Siyaset Bilimci Tanju Tosun, Cumhurbaşkanı Tayyip Erdoğan ile CHP Genel Başkanı Özgür Özel görüşmesini Evrensel’e değerlendirdi.
“18 yıl sonra CHP Genel Merkezine ziyaret şeklinde gerçekleşen Özel-Erdoğan görüşmesi 31 Mart seçim sonuçlarıyla ortaya çıkan yeni seçmen dengelerinin özellikle iktidara yüklediği sürdürülmesi siyasi yararlarına olmayacak bir tablonun ürünü. Son yıllarda iktidar bloğunun seçmen tabanını konsolide etmek amacıyla izlediği kutuplaştırma stratejisinin sürdürülemeyeceği sandıkta seçmen tarafından mesaj olarak verilmişti” diyen Tosun “Erdoğan bu tabloyu okuduğu için yumuşama olarak kavramsallaştırdığı siyaseti soğutma temelli yeni bir stratejik tercihte bulunuyor. Bu yolla bir yönüyle bir imaj yenilemesi yaparken, diğer yönüyle yumuşatılacak siyasetin kısa vadede AK Parti’nin ekonomi politikalarının yarattığı sorunların kamuoyunda muhalefet tarafından tartışılması yerine, gündemin farklı konular üzerinde yoğunlaştırılmasına çalışılıyor olabilir. Şunu da gözardı etmemek gerekir ki kutuplaştıcı siyasetin ne AKP ne de Türkiye’ye yaramadığı geç de olsa anlaşılmış durumda” ifadelerini kullandı.
"KURTARICI BİR POLİTİK MİT"
Tosun “Özel’in görüşmelere yüklediği anlam ise yurttaşların taleplerini sisteme taşıyan ve öneriler geliştiren bir lider imajı çizmek ve parti algısı yaratmak gibi görünüyor. 31 Mart seçimleriyle seçmenin hatırı sayılır bir kesimi tarafından çoğu seçim çevresinde ‘yerelde yönetebilir parti’ olarak kabul gören CHP’yi Türkiye’nin sorunlarına vakıf ve çözmeye aday bir parti olarak kamuoyuna takdim etme amacının da güdüldüğü açık. Son tahlilde, toplumsal sorunların çözümü için düne kadar kavgalı oldukları bir aktörle görüşmekten çekinmeyen pozitif bir parti ve lider imgesi de yaratılmaya çalışılmakta diyebiliriz” dedi.

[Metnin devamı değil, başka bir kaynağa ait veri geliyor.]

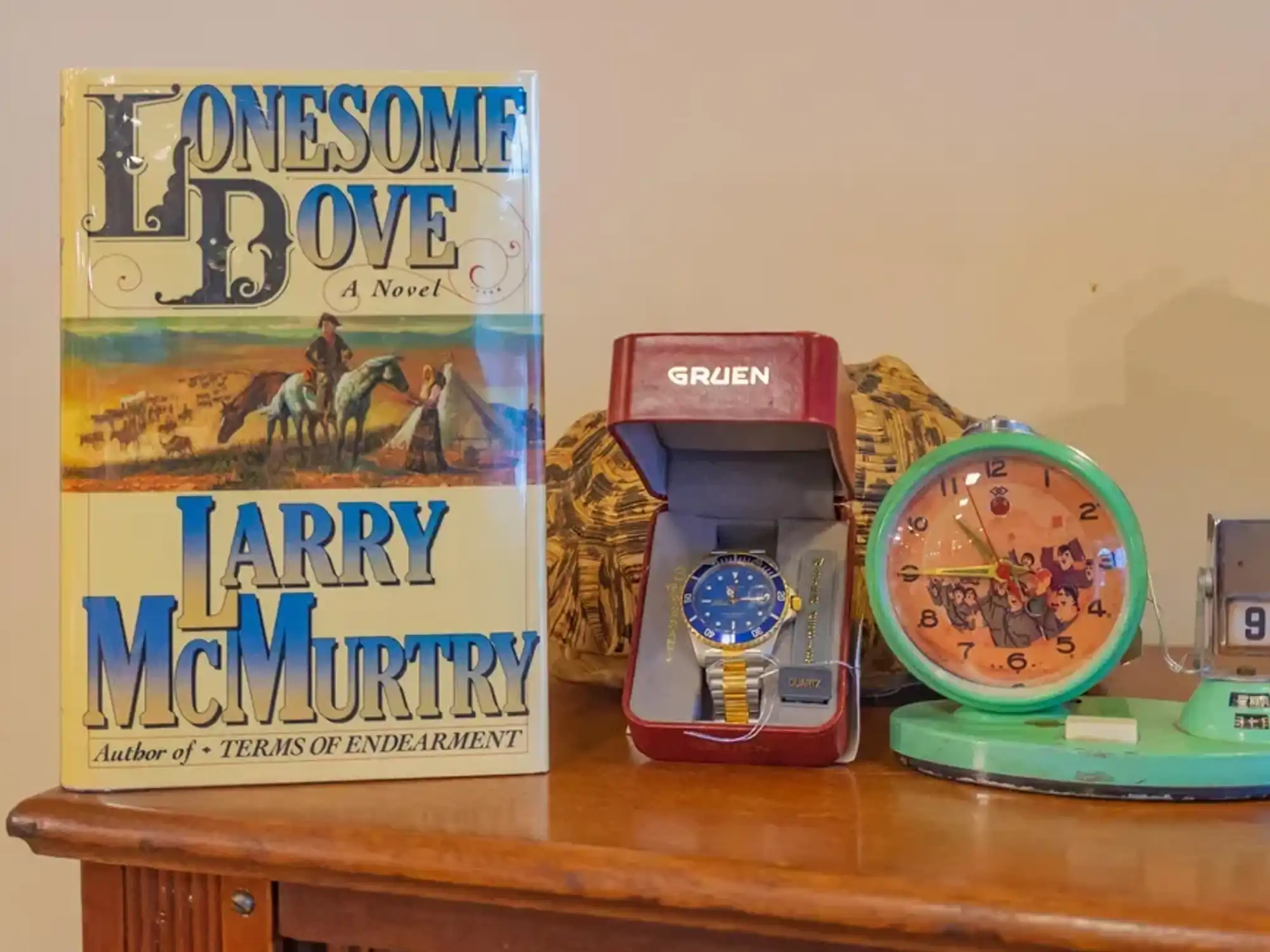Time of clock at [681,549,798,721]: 11:14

Normalleşme söylemlerini değerlendiren Tosun şunları söyledi:
“Türkiye’de normalleşme olarak takdim edilen aslında asıl payın iktidarda olduğu, sistemde iktidarla muhalefet arasında yaşanan bir diyalogsuzluk, iletişimsizlik krizini sonlandırma arayışının ürünüdür. Yumuşama ya da normalleşme olarak takdim edilen ve bu uğurdaki arayışlar kurumsallaşmış demokrasilerde bırakın siyasi elitleri, sade yurttaşlar için dahi anlaşılamayacak olan bir siyasi duruma denk düşer. Bizde ise inşa edilmeye çalışılan diyalog ve iletişim alanındaki çabalar, zayıflayan iktidar bloğunun siyasi meşruluğunun güçlendirilmesi aracı olarak okunabilir. Bu nedenle, kurumsallaşmış demokratik sistemlerde adı sanı duyulmayan normalleşme kavramı bizde tüm taraflarca neredeyse bir kurtacı politik mite dönüştürülmüş durumdadır.”